Working with Assistant Professor Els de Graauw was a wonderful opportunity to perform cutting-edge research in the field of immigration. When I saw the Research Assistant position with Professor de Graauw, I was excited by the opportunity to pursue this very important topic to me under the guidance of an immigration scholar. Professor de Graauw was great to work with - very accessible, organized, and she taught me a lot about best practices in research methodology.
Your research focused on immigrant integration. Can you talk a bit about the goal of this research and what your findings were?
I worked on three different projects with Professor de Graauw. One project aimed to identify and interview all the existing state and city immigrant affairs offices in the country. In another project, in collaboration with Professor Shannon Gleeson of Cornell University, I helped analyze press on DACA and DAPA from four main newspapers in select cities. In the third project which was in collaboration with Erwin de Leon, PhD, I worked to identify immigrant serving community based organizations in New York City. Working on these three different projects offered me a multifaceted approach to understand immigration at a local, state, and federal level. I was transcribing interviews, coding articles, analyzing immigration articles, and more. Under the close guidance of Professor de Graauw, I was able to understand the importance of sound methodology, and this complemented my MPA studies at the Marxe School of Public and International Affairs.
Tell us about your role as Excelsior Fellow at the NY State Office for New Americans.
After graduation from the Marxe School of Public and International Affairs in 2016, I started my placement as an Excelsior Fellow at the New York State Office for New Americans. I have been working on compiling statistics on immigrant and refugee populations throughout New York State, helping link our ONA network of “Opportunity Center” nonprofits with vital resources from New York State agencies, and also helped design a survey to identify the legal needs faced by the immigrant communities in New York State. Given the rhetoric on immigration from the federal administration, working in support of immigrants in New York State is especially meaningful to me – I feel very fortunate to work in an Office which strives to achieve the civic and economic integration of immigrants. In addition to my role in support of the Office for New Americans, I have also been working as a Language Access Assistant for the Department of State.

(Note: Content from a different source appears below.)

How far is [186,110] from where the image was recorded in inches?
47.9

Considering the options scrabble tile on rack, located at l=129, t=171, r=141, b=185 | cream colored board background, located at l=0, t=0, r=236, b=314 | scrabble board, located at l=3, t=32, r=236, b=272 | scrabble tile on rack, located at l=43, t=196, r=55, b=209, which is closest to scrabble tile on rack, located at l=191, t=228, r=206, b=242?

What drew you to the Marxe School?
The Marxe School is a great bang for your buck. Currently, I do not have any loans for my education because I was fortunate to receive research assistantships and a scholarship from the LCU Fund for Women’s Education. While at the Marxe School, I was able to take classes with great professors with ample experience in their field, and I made friendships with classmates who I admire. The Marxe School attracts a diverse student body from different professional backgrounds and in different stages in their career, and this was definitely an asset I valued in the classroom. Lastly, it’s a great location!